Die Dynamik von Mikroplastik in der Luft
Der Frage, wie weit Mikroplastik durch die Luft transportiert wird, ging ein interdisziplinäres Forschungsteam der Universität Wien und des Max-Planck-Instituts für Dynamik und Selbstorganisation in Göttingen mithilfe von Laborexperimenten und Modellsimulationen nach. Dabei ermittelten die Forschenden zunächst experimentell, wie schnell sich Mikroplastikfasern in der Atmosphäre absetzen. „Überraschenderweise gab es bisher kaum Daten über die Dynamik von Mikroplastikfasern in der Luft”, erklärt Mohsen Bagheri vom Max-Planck-Institut für Dynamik und Selbstorganisation, der die Laborexperimente leitete: „Dieser Mangel an Daten ist weitgehend darauf zurückzuführen, dass es schwierig ist, kontrollierte und wiederholbare Experimente mit so kleinen Partikeln in der Luft durchzuführen. Doch dank der Fortschritte im 3D-Druck mit Submikrometer-Auflösung und der Entwicklung eines neuartigen Versuchsaufbaus, mit dem wir die einzelnen Mikroplastikpartikel in der Luft verfolgen können, konnten wir diese Wissenslücke schließen”, so Bagheri.

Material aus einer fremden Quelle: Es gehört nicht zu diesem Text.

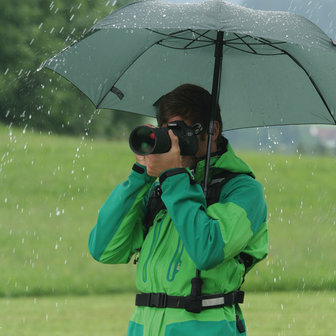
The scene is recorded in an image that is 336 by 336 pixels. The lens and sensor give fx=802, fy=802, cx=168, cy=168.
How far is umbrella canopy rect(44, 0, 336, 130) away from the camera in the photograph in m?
3.09

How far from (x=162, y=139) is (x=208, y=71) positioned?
3.27 ft

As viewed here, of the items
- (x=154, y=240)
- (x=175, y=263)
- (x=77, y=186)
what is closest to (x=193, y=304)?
(x=175, y=263)

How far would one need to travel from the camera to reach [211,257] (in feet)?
7.61

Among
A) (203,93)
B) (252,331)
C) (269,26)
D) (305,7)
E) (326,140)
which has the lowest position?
(252,331)

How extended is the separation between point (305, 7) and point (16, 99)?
25889 millimetres

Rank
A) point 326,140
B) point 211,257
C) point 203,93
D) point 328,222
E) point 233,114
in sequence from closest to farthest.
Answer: point 211,257, point 203,93, point 233,114, point 328,222, point 326,140

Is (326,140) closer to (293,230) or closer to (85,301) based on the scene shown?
(293,230)

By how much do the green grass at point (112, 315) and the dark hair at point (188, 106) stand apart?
5664mm

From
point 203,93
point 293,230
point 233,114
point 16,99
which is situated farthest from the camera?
point 16,99

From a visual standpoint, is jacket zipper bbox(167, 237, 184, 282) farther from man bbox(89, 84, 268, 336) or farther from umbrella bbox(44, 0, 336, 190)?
umbrella bbox(44, 0, 336, 190)

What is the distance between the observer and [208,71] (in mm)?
3312

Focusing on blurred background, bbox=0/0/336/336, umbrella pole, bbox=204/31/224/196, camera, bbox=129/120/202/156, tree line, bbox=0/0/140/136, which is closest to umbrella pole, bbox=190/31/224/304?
umbrella pole, bbox=204/31/224/196

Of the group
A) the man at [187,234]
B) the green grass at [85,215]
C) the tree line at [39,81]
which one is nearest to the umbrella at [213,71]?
the man at [187,234]

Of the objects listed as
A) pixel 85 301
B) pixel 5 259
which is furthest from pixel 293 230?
pixel 85 301
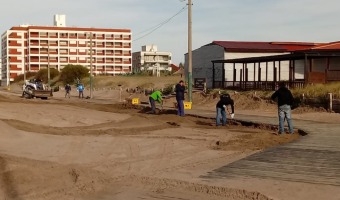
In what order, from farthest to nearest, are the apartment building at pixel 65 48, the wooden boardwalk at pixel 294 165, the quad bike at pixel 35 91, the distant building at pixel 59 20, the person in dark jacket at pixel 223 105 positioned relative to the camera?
1. the distant building at pixel 59 20
2. the apartment building at pixel 65 48
3. the quad bike at pixel 35 91
4. the person in dark jacket at pixel 223 105
5. the wooden boardwalk at pixel 294 165

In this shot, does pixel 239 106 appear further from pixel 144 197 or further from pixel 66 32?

Die Forscherinnen und Forscher integrierten dann ein Modell, das den Absetzungsprozess von faserförmigen Partikeln beschreibt, in ein globales atmosphärisches Transportmodell. Die Ergebnisse unterschieden sich für kugelförmige Partikel und Fasern deutlich: Fasern mit einer Länge von bis zu 1,5 mm konnten in dem Modell die entlegensten Orte der Erde erreichen, während sich Kugeln derselben Masse viel näher an den jeweiligen regionalen Plastikquellen absetzten.
„Mit den neuartigen Laborexperimenten und der Modellanalyse konnten wir die Unsicherheiten über den atmosphärischen Transport von Fasern deutlich verringern und endlich erklären, warum Mikroplastik sehr weit entfernte Regionen des Planeten erreicht”, sagt Daria Tatsii. „Unsere Analyse ist dabei nicht nur auf Mikroplastik, sondern auch auf alle anderen Partikel wie etwa Vulkanasche, Mineralstaub, Pollen anwendbar.”
Mikrofasern könnten sich auf Klima und Ozonschicht auswirken
Die Studie zeigte zudem, dass Kunststofffasern viel größere Höhen in der Atmosphäre erreichen können als bisher angenommen. „Dies könnte sich auf die Prozesse der Wolkenbildung und sogar auf das stratosphärische Ozon auswirken”, sagt Andreas Stohl von der Universität Wien, der die Studie initiiert hat. „Schließlich erscheint es durchaus möglich, dass reichlich Mikroplastikfasern in der oberen Troposphäre vorhanden sind und sogar die Stratosphäre erreichen könnten und es ist nicht auszuschließen, dass das in diesen Partikeln enthaltene Chlor die Ozonschicht schädigt.“
Bevor man diesbezüglich Alarm schlage, seien jedoch weitere Untersuchungen nötig, sagt Stohl: "Derzeit ist noch unklar, wie viel Plastik in welcher Größe und Form in die Atmosphäre gelangt, und wir wissen auch nicht, was damit unter den extremen Bedingungen der oberen Troposphäre und der Stratosphäre geschieht. Es fehlen uns sehr grundlegende Daten. Aber angesichts der dramatischen Zunahme der weltweiten Kunststoffproduktion müssen wir wachsam sein", so der Leiter des Instituts für Meteorologie und Geophysik der Universität Wien.